Ich halte es für falsch, Mubarak als "greisen Pharao" zu bezeichnen. Ich finde er wirkt überhaupt nicht greise. Und irgendwie wirkt diese Formulierung so, als wollten die Ägypter ihn loswerden, weil sie fürchten, dass er ihnen bald wegstirbt… Ich glaube, das Alter Mubaraks ist doch wohl das kleinste Problem.
der_Pixelschubser 11.02.2011
3. Freiheit für die Titel
Ist es eiskaltes Kalkül oder altersbedingte Halsstarrigkeit, die Mubarak dazu verleitet, das ägyptische Volk auf diese freche Weise hinzuhalten? Immerhin riskiert er einen Bürgerkrieg, wenn er nicht endlich seine Ämter niederlegt und dem Volk demokratische, freie und geheime Neuwahlen anbietet. Auf die Treue seines Militärs kann er sich auch nicht hundertprozentig verlassen, die Soldaten haben schon in der vergangenen Woche gezeigt, dass sie nicht unhinterfragt Schießbefehle befolgen wollen (http://www.stol.it/Artikel/Politik-im-Ueberblick/Politik/Aegypten-Militaer-will-nicht-auf-friedliche-Demonstranten-schiessen/%28language%29/ger-DE). Es sind Mubaraks eigene Anhänger, die immer wieder zu gewalttätigen Mitteln greifen bzw. Gewalt provozieren. Andererseits befindet sich Ägypten seit der Ermordung Sadats und der Machtergreifung durch Mubarak de facto im Ausnahmezustand - das heißt, dass sich Mubarak nicht einmal der Legitimation durch irgendeine Wahl seiner Macht sicher sein kann. Immerhin hat es dazu gereicht, so viel Geld beiseite zu schaffen, dass er damit fast den Staatshaushalt sanieren könnte - Die Ägypter täten also gut daran, ihn nicht nur zu entmachten, sondern gleich noch zu enteignen und sein vermögen direkt in die Staatskasse fließen zu lassen.
canUCme, 11.02.2011
4. Wut gesät ...
Diese Ansprache Mubaraks war eine einzige Provokation.
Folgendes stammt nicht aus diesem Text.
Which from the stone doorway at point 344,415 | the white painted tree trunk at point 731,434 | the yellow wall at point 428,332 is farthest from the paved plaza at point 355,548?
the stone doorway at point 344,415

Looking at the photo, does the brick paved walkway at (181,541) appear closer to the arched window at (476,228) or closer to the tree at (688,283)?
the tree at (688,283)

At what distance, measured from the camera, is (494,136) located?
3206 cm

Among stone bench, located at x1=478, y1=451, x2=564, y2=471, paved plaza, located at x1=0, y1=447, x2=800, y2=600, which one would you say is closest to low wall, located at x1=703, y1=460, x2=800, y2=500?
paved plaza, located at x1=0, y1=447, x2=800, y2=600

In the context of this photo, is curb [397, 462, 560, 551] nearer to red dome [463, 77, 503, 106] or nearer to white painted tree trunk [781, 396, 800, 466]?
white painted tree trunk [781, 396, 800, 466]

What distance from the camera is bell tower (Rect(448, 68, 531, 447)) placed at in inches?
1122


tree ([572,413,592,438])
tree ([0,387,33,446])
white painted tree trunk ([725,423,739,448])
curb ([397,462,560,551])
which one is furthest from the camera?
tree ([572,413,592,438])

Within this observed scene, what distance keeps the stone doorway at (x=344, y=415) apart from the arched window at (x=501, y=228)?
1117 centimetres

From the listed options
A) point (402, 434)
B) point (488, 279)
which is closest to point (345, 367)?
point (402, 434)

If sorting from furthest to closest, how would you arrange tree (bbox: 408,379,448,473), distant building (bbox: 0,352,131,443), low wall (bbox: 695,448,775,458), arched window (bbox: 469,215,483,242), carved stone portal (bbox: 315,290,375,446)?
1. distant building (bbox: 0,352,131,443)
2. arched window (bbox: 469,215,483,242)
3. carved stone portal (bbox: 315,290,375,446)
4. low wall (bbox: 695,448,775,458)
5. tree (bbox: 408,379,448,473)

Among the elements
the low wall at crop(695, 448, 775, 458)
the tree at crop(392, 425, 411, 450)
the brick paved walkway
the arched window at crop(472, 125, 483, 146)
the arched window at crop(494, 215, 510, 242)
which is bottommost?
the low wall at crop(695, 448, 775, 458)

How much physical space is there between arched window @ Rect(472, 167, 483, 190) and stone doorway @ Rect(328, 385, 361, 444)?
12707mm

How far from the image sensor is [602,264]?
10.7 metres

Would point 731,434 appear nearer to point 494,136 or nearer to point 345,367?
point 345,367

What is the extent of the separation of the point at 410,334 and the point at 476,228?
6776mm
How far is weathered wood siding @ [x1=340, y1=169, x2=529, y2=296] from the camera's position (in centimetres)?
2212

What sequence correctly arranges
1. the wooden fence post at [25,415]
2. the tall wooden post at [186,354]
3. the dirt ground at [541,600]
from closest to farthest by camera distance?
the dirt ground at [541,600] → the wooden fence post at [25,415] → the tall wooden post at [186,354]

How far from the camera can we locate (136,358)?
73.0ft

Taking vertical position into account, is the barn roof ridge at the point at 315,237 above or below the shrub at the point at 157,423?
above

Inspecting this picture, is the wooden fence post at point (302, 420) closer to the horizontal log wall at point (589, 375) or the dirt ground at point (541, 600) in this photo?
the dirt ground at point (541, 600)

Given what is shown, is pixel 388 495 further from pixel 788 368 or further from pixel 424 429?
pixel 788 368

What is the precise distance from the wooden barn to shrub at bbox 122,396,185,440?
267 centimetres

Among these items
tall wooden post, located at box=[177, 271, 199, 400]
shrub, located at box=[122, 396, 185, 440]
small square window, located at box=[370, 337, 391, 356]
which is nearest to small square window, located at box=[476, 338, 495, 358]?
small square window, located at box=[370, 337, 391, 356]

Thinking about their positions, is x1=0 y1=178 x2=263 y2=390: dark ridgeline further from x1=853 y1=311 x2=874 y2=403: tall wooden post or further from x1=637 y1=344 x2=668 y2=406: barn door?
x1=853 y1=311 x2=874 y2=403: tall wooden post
Verblendet und selbstgerecht hält er an seiner Macht fest und glaubt allen Ernstes, er würde den demokratischen Umbau Ägyptens selbst leiten. Vermutlich bekommen die Proteste jetzt eine neue Dimension.
Michael Giertz, 11.02.2011
5. Tja.
Zitat von sysopDer greise Pharao riskiert eine neue Explosion von Wut und Gewalt: Husni Mubarak hat den erhofften Rücktritt abgelehnt, stattdessen wichtige Vollmachten an seinen Vize delegiert. Zigtausende zornige Demonstranten wollen ihren Protest verstärken, sie setzen ihre Hoffnungen aufs Militär. Mit Recht? http://www.spiegel.de/politik/ausland/0,1518,744884,00.html
Das Militär hat sich recht eindeutig positioniert; Mubarak darf da nicht auf eine Unterstützung für seine Machtansprüche hoffen. Aber ist das Militär auf Seiten des Volkes? Es gab ja immer mal wieder Militärputsche, bei denen das Volk als Hebel diente und am Ende trotzdem nur der eine Despot durch den anderen ersetzt wurde. Mubarak indes zeigt die klassische Realitätsferne wie die meisten Machtpolitiker: sie übersehen nicht nur die Zeichen, dass ihre Zeit sich dem Ende neigt, sie überleben sich sogar. Mubarak hatte ja die Chance, ehrenvoll aus dem Amt zu scheiden und vielleicht sogar noch in der Geschichte positiv dargestellt zu werden, aber er klammert sich an seine Macht - als ob er genau wüsste, dass er keine Gnade erwarten dürfte und keine Zukunft in Ägypten hat, auch nicht als Pensionär. Wahrscheinlich hat er damit Recht. Und jetzt versucht er in den letzten Tagen seines Regimes noch alle Schachfiguren so zu stellen, dass ihm genau dieser Lebensabend erhalten bleibt, den er wohl gern gehabt hätte, allein die Rechnung hat er ohne den Wirt gemacht. Tja.